Written request:
Put the lines of the material into a numbered list, starting at the line containing "Observing this snapshot, at" and running through the final line, with blank lines omitted.

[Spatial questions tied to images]
+ + +

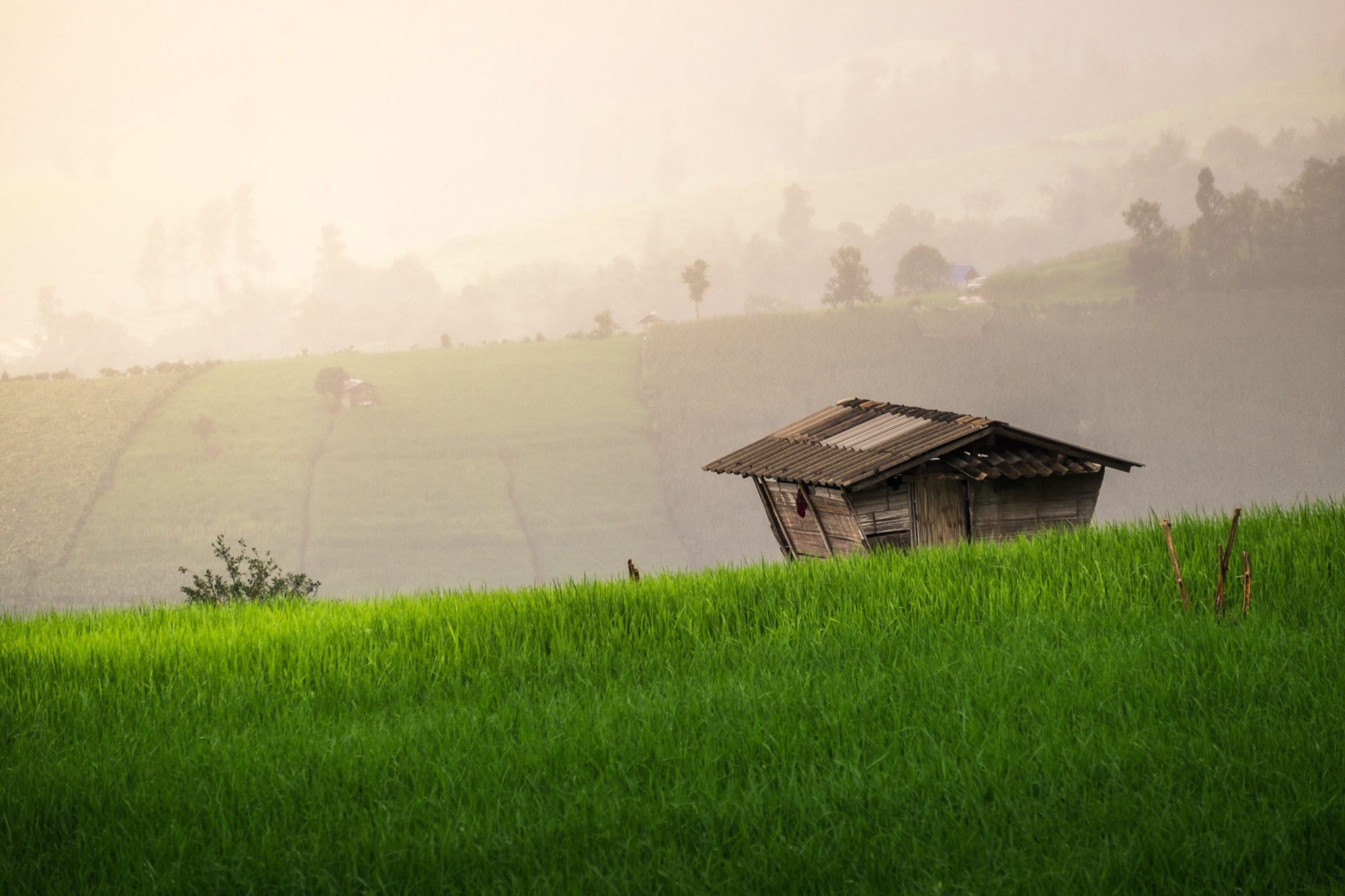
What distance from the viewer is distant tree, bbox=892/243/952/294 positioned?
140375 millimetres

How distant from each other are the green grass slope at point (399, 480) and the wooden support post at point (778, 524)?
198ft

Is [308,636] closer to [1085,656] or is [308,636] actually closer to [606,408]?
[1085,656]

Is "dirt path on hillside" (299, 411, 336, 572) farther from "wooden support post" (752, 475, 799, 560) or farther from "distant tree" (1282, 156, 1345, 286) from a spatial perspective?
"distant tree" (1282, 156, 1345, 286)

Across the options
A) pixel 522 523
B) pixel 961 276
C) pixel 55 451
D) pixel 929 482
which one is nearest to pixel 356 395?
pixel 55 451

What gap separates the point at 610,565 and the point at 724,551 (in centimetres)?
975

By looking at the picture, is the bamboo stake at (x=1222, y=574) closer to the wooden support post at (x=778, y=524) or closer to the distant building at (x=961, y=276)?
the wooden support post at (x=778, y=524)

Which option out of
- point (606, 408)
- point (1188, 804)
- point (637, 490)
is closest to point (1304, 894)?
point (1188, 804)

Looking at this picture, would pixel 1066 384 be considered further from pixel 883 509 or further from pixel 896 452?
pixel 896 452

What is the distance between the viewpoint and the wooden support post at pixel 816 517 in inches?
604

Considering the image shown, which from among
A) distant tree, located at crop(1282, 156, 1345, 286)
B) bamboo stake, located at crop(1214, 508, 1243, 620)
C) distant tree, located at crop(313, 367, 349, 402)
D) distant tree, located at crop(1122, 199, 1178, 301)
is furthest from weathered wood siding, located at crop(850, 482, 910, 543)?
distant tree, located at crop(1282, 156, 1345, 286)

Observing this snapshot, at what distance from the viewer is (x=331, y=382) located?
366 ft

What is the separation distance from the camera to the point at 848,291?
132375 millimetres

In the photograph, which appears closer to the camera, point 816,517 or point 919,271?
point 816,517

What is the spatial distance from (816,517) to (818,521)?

+ + +

Exercise output:
1. Observing this snapshot, at what distance from the viewer is (x=331, y=382) located?
2. 366 ft
3. What is the separation distance from the camera to the point at 848,291?
4. 132375 millimetres
5. In the photograph, which appears closer to the camera, point 816,517 or point 919,271?
6. point 816,517
7. What is the spatial distance from (816,517) to (818,521)?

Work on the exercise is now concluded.